# WHAT TO WORK ON
Each line below has to be output exactly, from first to last.

[Start of Attachment]

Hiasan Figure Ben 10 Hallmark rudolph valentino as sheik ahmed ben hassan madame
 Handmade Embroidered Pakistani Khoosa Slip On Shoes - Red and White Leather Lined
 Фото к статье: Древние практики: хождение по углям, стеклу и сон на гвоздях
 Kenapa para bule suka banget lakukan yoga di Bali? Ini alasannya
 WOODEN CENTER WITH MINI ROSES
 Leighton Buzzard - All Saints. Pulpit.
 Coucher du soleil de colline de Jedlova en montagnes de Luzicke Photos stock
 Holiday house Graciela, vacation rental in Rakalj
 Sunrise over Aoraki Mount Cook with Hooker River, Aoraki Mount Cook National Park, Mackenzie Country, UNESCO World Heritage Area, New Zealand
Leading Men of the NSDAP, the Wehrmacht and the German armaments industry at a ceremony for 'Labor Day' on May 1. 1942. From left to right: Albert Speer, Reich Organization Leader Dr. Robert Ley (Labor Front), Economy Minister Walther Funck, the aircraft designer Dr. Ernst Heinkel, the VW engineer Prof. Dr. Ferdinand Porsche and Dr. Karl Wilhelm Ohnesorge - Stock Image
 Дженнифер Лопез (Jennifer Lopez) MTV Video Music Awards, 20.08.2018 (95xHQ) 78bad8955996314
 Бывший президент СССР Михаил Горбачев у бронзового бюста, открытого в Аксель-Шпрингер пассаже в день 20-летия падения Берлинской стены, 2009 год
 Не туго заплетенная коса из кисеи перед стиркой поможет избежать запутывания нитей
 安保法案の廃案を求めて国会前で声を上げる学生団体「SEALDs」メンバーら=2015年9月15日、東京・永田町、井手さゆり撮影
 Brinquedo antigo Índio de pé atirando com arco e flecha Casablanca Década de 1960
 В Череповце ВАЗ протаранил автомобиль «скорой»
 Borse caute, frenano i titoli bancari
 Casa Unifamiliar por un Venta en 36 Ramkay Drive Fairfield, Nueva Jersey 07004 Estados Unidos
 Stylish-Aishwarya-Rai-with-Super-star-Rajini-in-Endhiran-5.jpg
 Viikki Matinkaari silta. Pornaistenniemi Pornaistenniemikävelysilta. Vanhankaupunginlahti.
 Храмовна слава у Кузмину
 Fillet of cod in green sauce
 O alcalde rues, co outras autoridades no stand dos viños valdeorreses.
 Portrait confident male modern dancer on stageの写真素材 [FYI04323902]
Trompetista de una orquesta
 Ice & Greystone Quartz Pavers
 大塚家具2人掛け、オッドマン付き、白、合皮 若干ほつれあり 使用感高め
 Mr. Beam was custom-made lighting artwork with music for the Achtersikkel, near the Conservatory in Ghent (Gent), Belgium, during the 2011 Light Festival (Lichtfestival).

[End of Attachment]

# RESPONSE AREA
Hiasan Figure Ben 10 Hallmark rudolph valentino as sheik ahmed ben hassan madame
 Handmade Embroidered Pakistani Khoosa Slip On Shoes - Red and White Leather Lined
 Фото к статье: Древние практики: хождение по углям, стеклу и сон на гвоздях
 Kenapa para bule suka banget lakukan yoga di Bali? Ini alasannya
 WOODEN CENTER WITH MINI ROSES
 Leighton Buzzard - All Saints. Pulpit.
 Coucher du soleil de colline de Jedlova en montagnes de Luzicke Photos stock
 Holiday house Graciela, vacation rental in Rakalj
 Sunrise over Aoraki Mount Cook with Hooker River, Aoraki Mount Cook National Park, Mackenzie Country, UNESCO World Heritage Area, New Zealand
Leading Men of the NSDAP, the Wehrmacht and the German armaments industry at a ceremony for 'Labor Day' on May 1. 1942. From left to right: Albert Speer, Reich Organization Leader Dr. Robert Ley (Labor Front), Economy Minister Walther Funck, the aircraft designer Dr. Ernst Heinkel, the VW engineer Prof. Dr. Ferdinand Porsche and Dr. Karl Wilhelm Ohnesorge - Stock Image
 Дженнифер Лопез (Jennifer Lopez) MTV Video Music Awards, 20.08.2018 (95xHQ) 78bad8955996314
 Бывший президент СССР Михаил Горбачев у бронзового бюста, открытого в Аксель-Шпрингер пассаже в день 20-летия падения Берлинской стены, 2009 год
 Не туго заплетенная коса из кисеи перед стиркой поможет избежать запутывания нитей
 安保法案の廃案を求めて国会前で声を上げる学生団体「SEALDs」メンバーら=2015年9月15日、東京・永田町、井手さゆり撮影
 Brinquedo antigo Índio de pé atirando com arco e flecha Casablanca Década de 1960
 В Череповце ВАЗ протаранил автомобиль «скорой»
 Borse caute, frenano i titoli bancari
 Casa Unifamiliar por un Venta en 36 Ramkay Drive Fairfield, Nueva Jersey 07004 Estados Unidos
 Stylish-Aishwarya-Rai-with-Super-star-Rajini-in-Endhiran-5.jpg
 Viikki Matinkaari silta. Pornaistenniemi Pornaistenniemikävelysilta. Vanhankaupunginlahti.
 Храмовна слава у Кузмину
 Fillet of cod in green sauce
 O alcalde rues, co outras autoridades no stand dos viños valdeorreses.
 Portrait confident male modern dancer on stageの写真素材 [FYI04323902]
Trompetista de una orquesta
 Ice & Greystone Quartz Pavers
 大塚家具2人掛け、オッドマン付き、白、合皮 若干ほつれあり 使用感高め
 Mr. Beam was custom-made lighting artwork with music for the Achtersikkel, near the Conservatory in Ghent (Gent), Belgium, during the 2011 Light Festival (Lichtfestival).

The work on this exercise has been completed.